Die Relegitimierung von Antisemitismus
Dass die Palästinenser mit den Juden kämpfen, den Extrem-Opfern westlicher Blutrünstigkeit, macht sie perverserweise zu einem idealen Vehikel zur Entkräftung westlicher Schuld. Was die Dinge noch verschlimmert: Während die Europäer sich selbst entwaffnen, nehmen die Juden das Schwert in die Hand und schwingen es, ohne sich zu schämen.
Europa entlastet sich von den Verbrechen gegen die Juden, indem es die Palästinenser zu Opfern erhebt, egal, wie bösartig diese handeln; außerdem stellen sie die Israelis als moderne Nazis hin, egal, wie notwendig deren Selbstverteidigung ist.

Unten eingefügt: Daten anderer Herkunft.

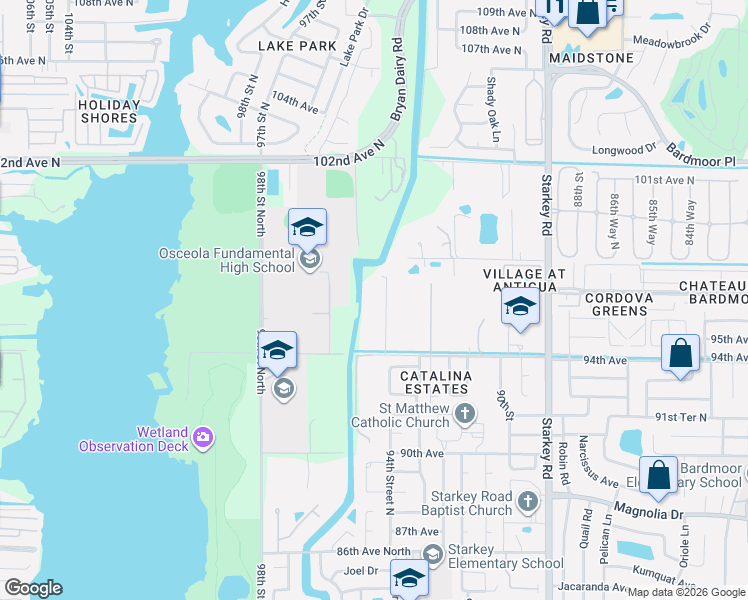 map of restaurants, bars, coffee shops, grocery stores, and more near 9640 94th St in Seminole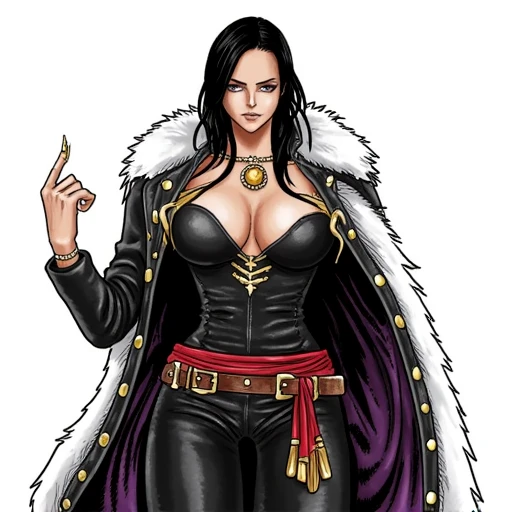 imposing female character in a dynamic pose, tall man with an imposing presence. He has long, sleeveless leather jacket with a white fur trim around the collar, ethereal setting. She is dressed in a dynamic, giving it a punk aesthetic., and stylized manner...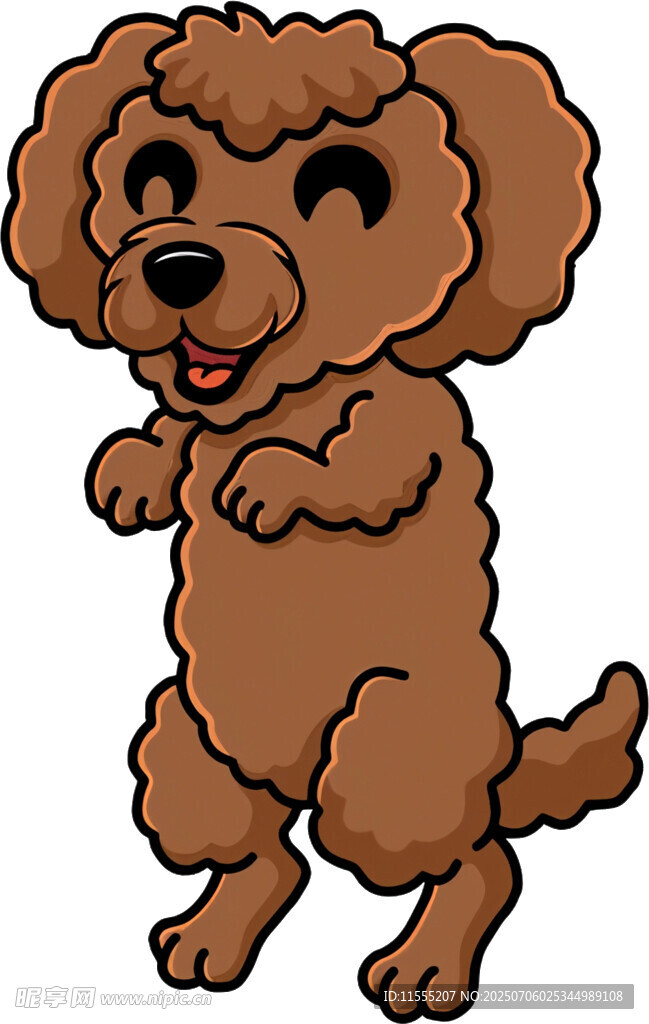 可爱站立泰迪犬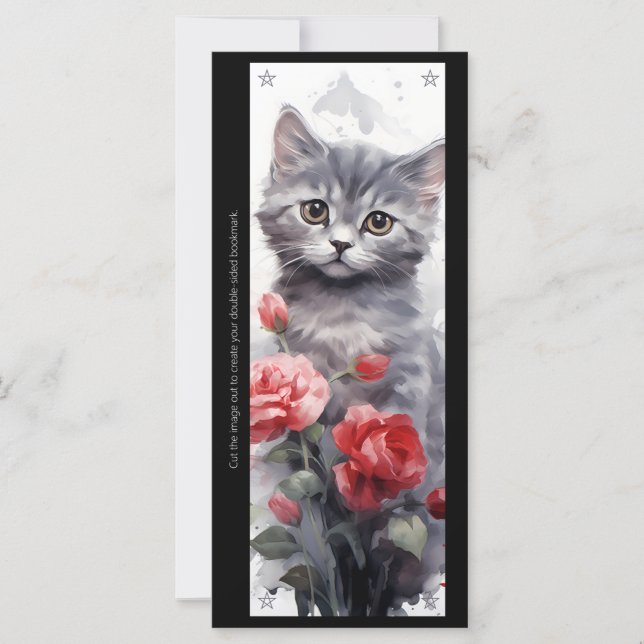 Create Your Own Gray Kitten Red Rose Bookmark Card (Front)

So hat die Palästinenserfrage "still und heimlich den Hass auf die Juden relegitimiert". Die Europäer konzentrieren sich mit einer derartigen Intensität auf Israel, dass man meinen könnte, das Schicksal des Planeten werde "von dem winzigen Landstrich zwischen Tel Aviv, Ramallah und dem Gazastreifen" bestimmt.
USA lösen Europa ab
Und Amerika? So, wie "Europa sich vom Verbrechen der Schoah erlöst, indem es Israel beschuldigt, so erlöst es sich von der Sünde des Kolonialismus, indem es die Vereinigten Staaten beschuldigt". Ihr amerikanisches Kind in Acht und Bann zu legen erlaubt Europa sich zu brüsten.
Bruckner seinerseits lehnt dieses bequeme Entkommena ab und bewundert das Selbstvertrauen der Amerikaner und ihren Stolz auf ihr Land. "Wo Amerika sich durchsetzt, stellt Europa sich in Frage." Er vermerkt ebenfalls, dass in Notzeiten die Verdammten dieser Erde sich beständig an die USA wenden, nicht die Europäische Union. Für ihn sind die USA "die letzte große Nation des Westens".
Er hofft, dass Europa und Amerika wieder zusammenarbeiten werden; denn wenn sie das tun, "erzielen sie phänomenale Ergebnisse". Aber seine eigenen Beweismittel zeigen auf, wie unwahrscheinlich das ist.